§ What to work on
Could you extract every entry below and reproduce it exactly?

§ §

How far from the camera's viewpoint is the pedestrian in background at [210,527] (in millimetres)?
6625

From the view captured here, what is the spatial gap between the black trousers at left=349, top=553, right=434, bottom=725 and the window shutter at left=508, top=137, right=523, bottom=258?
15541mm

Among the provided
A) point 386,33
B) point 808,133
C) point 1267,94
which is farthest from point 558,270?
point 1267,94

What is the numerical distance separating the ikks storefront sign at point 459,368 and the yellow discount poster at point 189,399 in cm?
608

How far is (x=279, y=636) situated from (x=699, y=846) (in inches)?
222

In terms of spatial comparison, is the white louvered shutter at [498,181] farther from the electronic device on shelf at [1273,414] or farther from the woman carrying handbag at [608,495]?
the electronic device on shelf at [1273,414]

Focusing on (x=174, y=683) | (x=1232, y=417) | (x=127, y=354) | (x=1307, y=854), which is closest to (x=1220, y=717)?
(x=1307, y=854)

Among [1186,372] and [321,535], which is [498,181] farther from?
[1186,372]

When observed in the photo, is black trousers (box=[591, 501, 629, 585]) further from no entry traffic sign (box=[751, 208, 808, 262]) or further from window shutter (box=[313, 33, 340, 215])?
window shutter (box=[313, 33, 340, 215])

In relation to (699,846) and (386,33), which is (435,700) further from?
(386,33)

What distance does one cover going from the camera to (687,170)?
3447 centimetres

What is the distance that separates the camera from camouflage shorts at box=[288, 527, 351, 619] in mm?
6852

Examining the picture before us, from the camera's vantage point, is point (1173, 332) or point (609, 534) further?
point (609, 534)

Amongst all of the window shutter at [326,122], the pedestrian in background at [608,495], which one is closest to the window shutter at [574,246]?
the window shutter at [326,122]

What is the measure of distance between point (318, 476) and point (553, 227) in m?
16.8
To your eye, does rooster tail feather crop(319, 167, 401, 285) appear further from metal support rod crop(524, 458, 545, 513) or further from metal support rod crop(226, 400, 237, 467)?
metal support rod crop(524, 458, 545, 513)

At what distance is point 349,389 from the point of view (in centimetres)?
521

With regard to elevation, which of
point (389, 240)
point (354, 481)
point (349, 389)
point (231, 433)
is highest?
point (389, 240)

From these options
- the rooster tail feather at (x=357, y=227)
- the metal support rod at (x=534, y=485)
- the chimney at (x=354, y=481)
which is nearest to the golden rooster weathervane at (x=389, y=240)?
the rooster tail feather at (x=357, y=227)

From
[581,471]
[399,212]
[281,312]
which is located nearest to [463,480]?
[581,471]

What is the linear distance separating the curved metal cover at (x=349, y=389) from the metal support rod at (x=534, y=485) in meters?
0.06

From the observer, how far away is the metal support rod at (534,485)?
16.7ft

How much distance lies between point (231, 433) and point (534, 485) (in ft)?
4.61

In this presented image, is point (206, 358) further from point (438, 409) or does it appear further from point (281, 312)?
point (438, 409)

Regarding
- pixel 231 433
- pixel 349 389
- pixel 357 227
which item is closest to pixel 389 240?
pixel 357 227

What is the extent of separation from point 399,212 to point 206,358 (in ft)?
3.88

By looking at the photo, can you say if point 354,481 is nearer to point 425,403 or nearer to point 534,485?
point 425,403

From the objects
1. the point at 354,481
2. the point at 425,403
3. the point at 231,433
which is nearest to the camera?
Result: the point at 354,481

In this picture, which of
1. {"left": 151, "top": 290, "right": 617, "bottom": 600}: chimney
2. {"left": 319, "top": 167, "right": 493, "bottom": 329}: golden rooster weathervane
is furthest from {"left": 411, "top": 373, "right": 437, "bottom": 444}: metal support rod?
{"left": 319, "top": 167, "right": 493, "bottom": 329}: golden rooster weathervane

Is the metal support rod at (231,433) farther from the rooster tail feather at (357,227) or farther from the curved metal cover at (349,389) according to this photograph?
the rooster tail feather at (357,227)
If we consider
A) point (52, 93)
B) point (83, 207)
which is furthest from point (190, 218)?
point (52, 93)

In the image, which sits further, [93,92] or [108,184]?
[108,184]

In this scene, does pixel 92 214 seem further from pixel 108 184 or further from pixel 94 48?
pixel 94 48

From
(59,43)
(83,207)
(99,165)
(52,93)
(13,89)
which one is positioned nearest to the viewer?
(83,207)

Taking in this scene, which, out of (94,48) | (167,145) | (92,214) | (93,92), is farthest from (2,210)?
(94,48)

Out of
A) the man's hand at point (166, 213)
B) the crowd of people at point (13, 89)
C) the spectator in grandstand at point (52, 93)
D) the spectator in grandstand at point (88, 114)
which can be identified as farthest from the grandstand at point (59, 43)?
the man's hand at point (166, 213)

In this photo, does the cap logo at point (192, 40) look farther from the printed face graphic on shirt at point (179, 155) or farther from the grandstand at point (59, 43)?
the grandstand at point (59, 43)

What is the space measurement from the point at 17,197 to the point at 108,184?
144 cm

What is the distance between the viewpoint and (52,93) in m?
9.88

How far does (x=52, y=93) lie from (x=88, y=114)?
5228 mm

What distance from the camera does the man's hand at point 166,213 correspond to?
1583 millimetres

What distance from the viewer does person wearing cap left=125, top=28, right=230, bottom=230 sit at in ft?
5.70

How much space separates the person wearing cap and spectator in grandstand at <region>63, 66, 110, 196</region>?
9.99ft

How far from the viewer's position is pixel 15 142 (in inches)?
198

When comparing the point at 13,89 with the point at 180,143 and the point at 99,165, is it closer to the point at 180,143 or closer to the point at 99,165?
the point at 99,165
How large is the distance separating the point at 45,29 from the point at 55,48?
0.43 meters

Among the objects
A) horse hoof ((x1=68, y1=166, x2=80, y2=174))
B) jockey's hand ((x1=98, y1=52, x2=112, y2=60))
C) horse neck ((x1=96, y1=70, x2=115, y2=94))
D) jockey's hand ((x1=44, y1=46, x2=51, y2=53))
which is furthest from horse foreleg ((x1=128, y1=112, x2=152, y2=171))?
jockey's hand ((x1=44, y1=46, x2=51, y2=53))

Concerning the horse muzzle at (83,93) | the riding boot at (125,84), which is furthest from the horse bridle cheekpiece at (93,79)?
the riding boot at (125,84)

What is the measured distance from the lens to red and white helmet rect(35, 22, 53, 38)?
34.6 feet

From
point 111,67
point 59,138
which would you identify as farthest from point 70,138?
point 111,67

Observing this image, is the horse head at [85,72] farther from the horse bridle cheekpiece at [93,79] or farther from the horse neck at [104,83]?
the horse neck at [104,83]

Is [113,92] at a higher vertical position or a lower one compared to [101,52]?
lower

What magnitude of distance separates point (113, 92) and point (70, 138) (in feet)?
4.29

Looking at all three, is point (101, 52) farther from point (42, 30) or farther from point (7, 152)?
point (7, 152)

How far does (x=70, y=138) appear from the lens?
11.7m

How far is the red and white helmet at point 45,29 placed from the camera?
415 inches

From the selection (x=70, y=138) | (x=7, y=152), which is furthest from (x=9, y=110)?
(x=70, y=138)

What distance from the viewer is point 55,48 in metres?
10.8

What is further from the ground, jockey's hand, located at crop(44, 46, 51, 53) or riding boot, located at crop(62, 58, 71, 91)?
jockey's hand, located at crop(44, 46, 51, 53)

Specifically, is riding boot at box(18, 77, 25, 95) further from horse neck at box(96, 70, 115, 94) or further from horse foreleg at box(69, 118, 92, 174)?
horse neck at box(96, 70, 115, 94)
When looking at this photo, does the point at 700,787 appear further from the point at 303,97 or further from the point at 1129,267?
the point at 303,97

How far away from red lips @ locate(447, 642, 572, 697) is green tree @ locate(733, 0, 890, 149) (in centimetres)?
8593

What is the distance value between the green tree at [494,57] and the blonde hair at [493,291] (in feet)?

§ §

§ Solved exercise
How far from the camera's viewpoint is the pedestrian in background at [210,527] (in millimetres)?
6625

From the view captured here, what is the spatial gap between the black trousers at left=349, top=553, right=434, bottom=725 and the window shutter at left=508, top=137, right=523, bottom=258?
15541mm

Among the provided
A) point 386,33
B) point 808,133
C) point 1267,94
which is farthest from point 558,270?
point 1267,94

What is the numerical distance separating the ikks storefront sign at point 459,368 and the yellow discount poster at point 189,399 in cm?
608

How far is (x=279, y=636) situated from (x=699, y=846) (in inches)?
222

In terms of spatial comparison, is the white louvered shutter at [498,181] farther from the electronic device on shelf at [1273,414] or farther from the woman carrying handbag at [608,495]?
the electronic device on shelf at [1273,414]

Focusing on (x=174, y=683) | (x=1232, y=417) | (x=127, y=354) | (x=1307, y=854), which is closest to (x=1220, y=717)?
(x=1307, y=854)

Among [1186,372] and [321,535], which is [498,181] farther from?
[1186,372]

When observed in the photo, is black trousers (box=[591, 501, 629, 585]) further from no entry traffic sign (box=[751, 208, 808, 262]) or further from window shutter (box=[313, 33, 340, 215])?
window shutter (box=[313, 33, 340, 215])

In relation to (699,846) and (386,33), which is (435,700) further from?
(386,33)

What distance does one cover going from the camera to (687,170)?
3447 centimetres

What is the distance that separates the camera from camouflage shorts at box=[288, 527, 351, 619] in mm?
6852

Examining the picture before us, from the camera's vantage point, is point (1173, 332) or point (609, 534) further?
point (609, 534)

Amongst all of the window shutter at [326,122], the pedestrian in background at [608,495], which one is closest to the window shutter at [574,246]?
the window shutter at [326,122]

What is the measure of distance between point (318, 476) and point (553, 227) in m?
16.8
To your eye, does rooster tail feather crop(319, 167, 401, 285) appear further from metal support rod crop(524, 458, 545, 513) or further from metal support rod crop(226, 400, 237, 467)?
metal support rod crop(524, 458, 545, 513)

At what distance is point 349,389 from the point of view (in centimetres)?
521

With regard to elevation, which of
point (389, 240)
point (354, 481)
point (349, 389)
point (231, 433)
is highest?
point (389, 240)

From these options
- the rooster tail feather at (x=357, y=227)
- the metal support rod at (x=534, y=485)
- the chimney at (x=354, y=481)
which is nearest to the golden rooster weathervane at (x=389, y=240)?
the rooster tail feather at (x=357, y=227)

From
[581,471]
[399,212]
[281,312]
which is located nearest to [463,480]?
[581,471]

What is the linear distance separating the curved metal cover at (x=349, y=389) from the metal support rod at (x=534, y=485) in meters?
0.06

From the observer, how far away is the metal support rod at (534,485)?
16.7ft

How much distance lies between point (231, 433) and point (534, 485) (in ft)?
4.61

In this presented image, is point (206, 358) further from point (438, 409) or does it appear further from point (281, 312)?
point (438, 409)

Regarding
- pixel 231 433
- pixel 349 389
- pixel 357 227
which item is closest to pixel 389 240?
pixel 357 227

What is the extent of separation from point 399,212 to point 206,358 (in ft)?
3.88

By looking at the photo, can you say if point 354,481 is nearer to point 425,403 or nearer to point 534,485?
point 425,403

From the objects
1. the point at 354,481
2. the point at 425,403
3. the point at 231,433
which is nearest to the camera?
Result: the point at 354,481

In this picture, which of
1. {"left": 151, "top": 290, "right": 617, "bottom": 600}: chimney
2. {"left": 319, "top": 167, "right": 493, "bottom": 329}: golden rooster weathervane
is furthest from {"left": 411, "top": 373, "right": 437, "bottom": 444}: metal support rod?
{"left": 319, "top": 167, "right": 493, "bottom": 329}: golden rooster weathervane

Is the metal support rod at (231,433) farther from the rooster tail feather at (357,227) or farther from the curved metal cover at (349,389) according to this photograph?
the rooster tail feather at (357,227)
If we consider
A) point (52, 93)
B) point (83, 207)
which is furthest from point (190, 218)?
point (52, 93)

In the image, which sits further, [93,92] or [108,184]?
[108,184]

In this scene, does pixel 92 214 seem further from pixel 108 184 or further from pixel 94 48?
pixel 94 48

From
(59,43)
(83,207)
(99,165)
(52,93)
(13,89)
which one is positioned nearest to the viewer?
(83,207)

Taking in this scene, which, out of (94,48) | (167,145) | (92,214) | (93,92), is farthest from (2,210)?
(94,48)

Out of
A) the man's hand at point (166, 213)
B) the crowd of people at point (13, 89)
C) the spectator in grandstand at point (52, 93)
D) the spectator in grandstand at point (88, 114)
which can be identified as farthest from the grandstand at point (59, 43)?
the man's hand at point (166, 213)

In this photo, does the cap logo at point (192, 40) look farther from the printed face graphic on shirt at point (179, 155) or farther from the grandstand at point (59, 43)?
the grandstand at point (59, 43)

What is the space measurement from the point at 17,197 to the point at 108,184?
144 cm

What is the distance between the viewpoint and (52,93) in m?
9.88

How far does (x=52, y=93) lie from (x=88, y=114)?
5228 mm

What distance from the camera does the man's hand at point 166,213 correspond to?
1583 millimetres

What distance from the viewer does person wearing cap left=125, top=28, right=230, bottom=230 sit at in ft?
5.70

How much space separates the person wearing cap and spectator in grandstand at <region>63, 66, 110, 196</region>?
9.99ft

How far from the viewer's position is pixel 15 142 (in inches)?
198

When comparing the point at 13,89 with the point at 180,143 and the point at 99,165, is it closer to the point at 180,143 or closer to the point at 99,165?
the point at 99,165
How large is the distance separating the point at 45,29 from the point at 55,48?
0.43 meters

Among the objects
A) horse hoof ((x1=68, y1=166, x2=80, y2=174))
B) jockey's hand ((x1=98, y1=52, x2=112, y2=60))
C) horse neck ((x1=96, y1=70, x2=115, y2=94))
D) jockey's hand ((x1=44, y1=46, x2=51, y2=53))
which is furthest from horse foreleg ((x1=128, y1=112, x2=152, y2=171))?
jockey's hand ((x1=44, y1=46, x2=51, y2=53))

Concerning the horse muzzle at (83,93) | the riding boot at (125,84), which is furthest from the horse bridle cheekpiece at (93,79)?
the riding boot at (125,84)

What is the measured distance from the lens to red and white helmet rect(35, 22, 53, 38)?
34.6 feet

From
point 111,67
point 59,138
which would you identify as farthest from point 70,138?
point 111,67

Observing this image, is the horse head at [85,72] farther from the horse bridle cheekpiece at [93,79] or farther from the horse neck at [104,83]?
the horse neck at [104,83]

Is [113,92] at a higher vertical position or a lower one compared to [101,52]?
lower

What magnitude of distance separates point (113, 92) and point (70, 138) (in feet)?
4.29

Looking at all three, is point (101, 52) farther from point (42, 30) or farther from point (7, 152)?
point (7, 152)

How far does (x=70, y=138) appear from the lens?
11.7m

How far is the red and white helmet at point 45,29 placed from the camera?
415 inches

From the selection (x=70, y=138) | (x=7, y=152), which is furthest from (x=9, y=110)?
(x=70, y=138)

What distance from the viewer is point 55,48 in metres?
10.8

What is further from the ground, jockey's hand, located at crop(44, 46, 51, 53) or riding boot, located at crop(62, 58, 71, 91)?
jockey's hand, located at crop(44, 46, 51, 53)

Specifically, is riding boot at box(18, 77, 25, 95) further from horse neck at box(96, 70, 115, 94) or further from horse foreleg at box(69, 118, 92, 174)?
horse neck at box(96, 70, 115, 94)
When looking at this photo, does the point at 700,787 appear further from the point at 303,97 or further from the point at 1129,267?
the point at 303,97

How far away from red lips @ locate(447, 642, 572, 697) is green tree @ locate(733, 0, 890, 149) (in centimetres)?
8593

What is the distance value between the green tree at [494,57] and the blonde hair at [493,291] (in feet)?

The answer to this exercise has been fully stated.